Camila Batmanghelidjh has called on the Cabinet Office minister Michael Gove to apologise to the charity’s former staff and service users for what she said were unfulfilled promises to support the collapsed charity Kids Company. 

The founder and former chief executive of the charity was being interviewed on BBC Radio 4 during Woman’s Hour about the High Court verdict earlier this month and whether she had any regrets about her role at the charity.

The disqualification proceedings brought against Batmanghelidjh and a group of former trustees were dismissed earlier this month after a 10-week trial at the end of last year.

In the interview, Batmanghelidjh accused Gove of being “really  disingenuous”.  

She said: “By 2015 he was saying he never wanted Kids Company funded and I find it very difficult when people change colours.

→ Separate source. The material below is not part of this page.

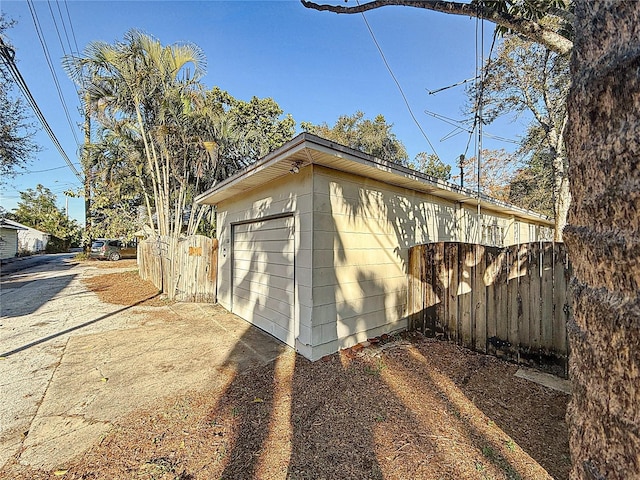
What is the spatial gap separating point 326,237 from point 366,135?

“I can live without Michael Gove’s apology but the staff and the children are owed an apology from Michael Gove, [former Cabinet Office minister] Oliver Letwin, all these people who promised that they were going to help us resolve the fact that children were pouring in through our doors. 

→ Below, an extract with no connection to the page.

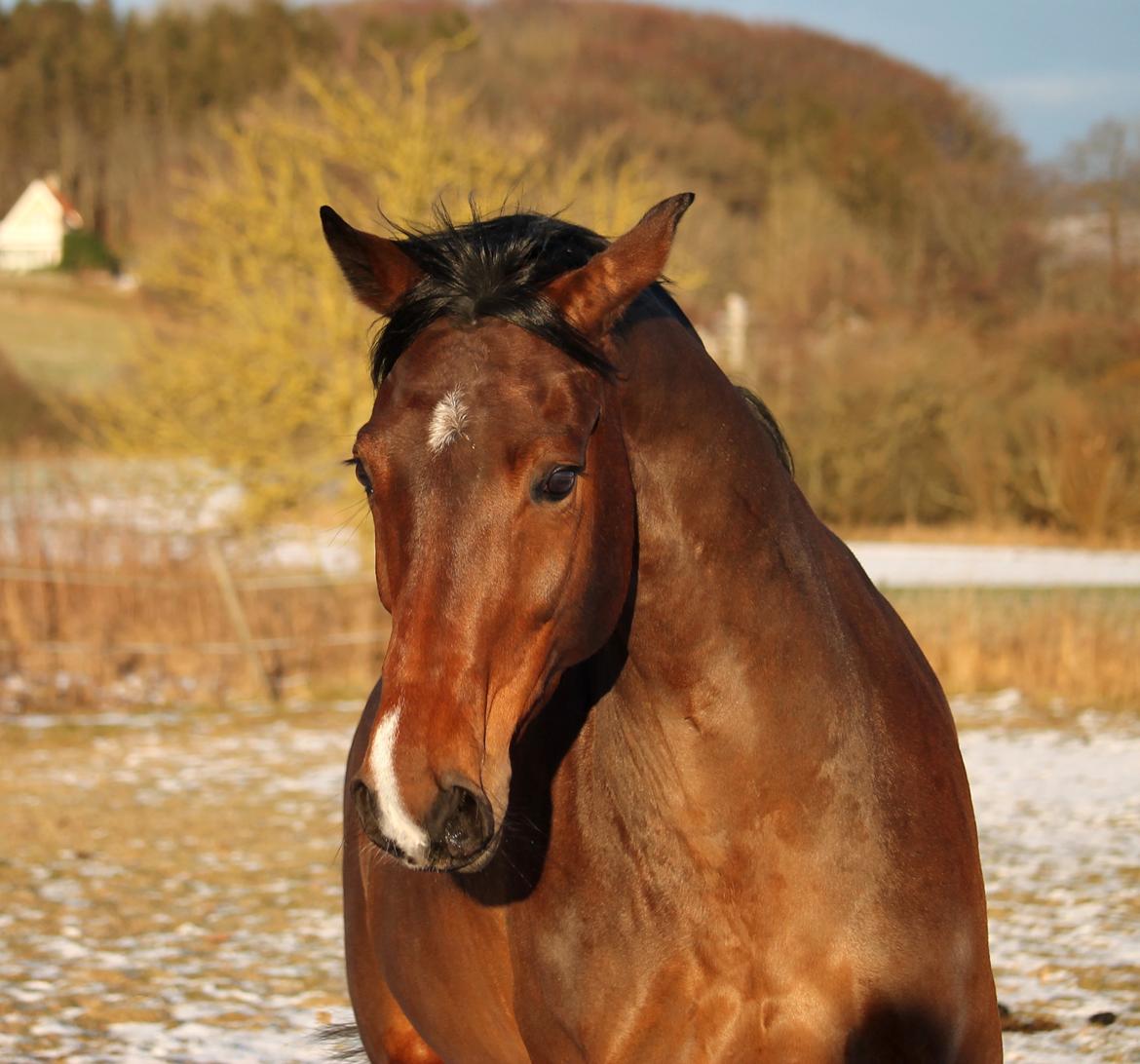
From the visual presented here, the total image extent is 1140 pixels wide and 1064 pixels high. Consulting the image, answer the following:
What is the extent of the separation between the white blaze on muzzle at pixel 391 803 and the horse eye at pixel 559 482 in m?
0.40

“The reason I clashed with the Cabinet Office was because I realised they were not taking responsibility.”

Batmanghelidjh also accused Dominic Cummings, the Vote Leave director who was Prime Minister Boris Johnson’s chief adviser until December, of running a “smear campaign”.

She said: “I personally think it was a smear campaign and I think there were two targets.”

She said one of those was the former Prime Minister David Cameron, who had supported Kids Company as part of his big society agenda. 

“And I think another bit was campaigning for child protection issues and I think the country has no capacity to address its child protection problems.

“We got sandwiched between these two concerns and that was why there was such a ferocious attack on us.”

Batmanghelidjh also hit out at parts of the media in what she described as immature journalists probably acting on behalf of their political masters.

She was also critical of the BBC Newsnight report launched in 2015 that led to an investigation by police following allegations of sexual exploitation at two of its sites.

The allegations were later revealed to be unfounded and the High Court found in its ruling that the charity might have survived if those allegations had not been made.

In the interview, Batmanghelidjh accused the media of abusing its position and revealed she would run the charity in the same way if she had the chance to do it all over again.

Asked if she had any regrets she said: “I underestimated the political games that get played and other people’s envy.

“When you set up a charity, you’re inexperienced and you learn as you go, and I’m sure we would have learned more, we didn’t do it perfectly but that’s the reality, I think we were getting better because we were learning from the children.”

Asked to comment, a government spokesperson said: ”The problems surrounding Kids Company that led to its closure have been well documented.

The spokesperson said: “This government is committed to levelling up outcomes for every young person, no matter their background or circumstance.”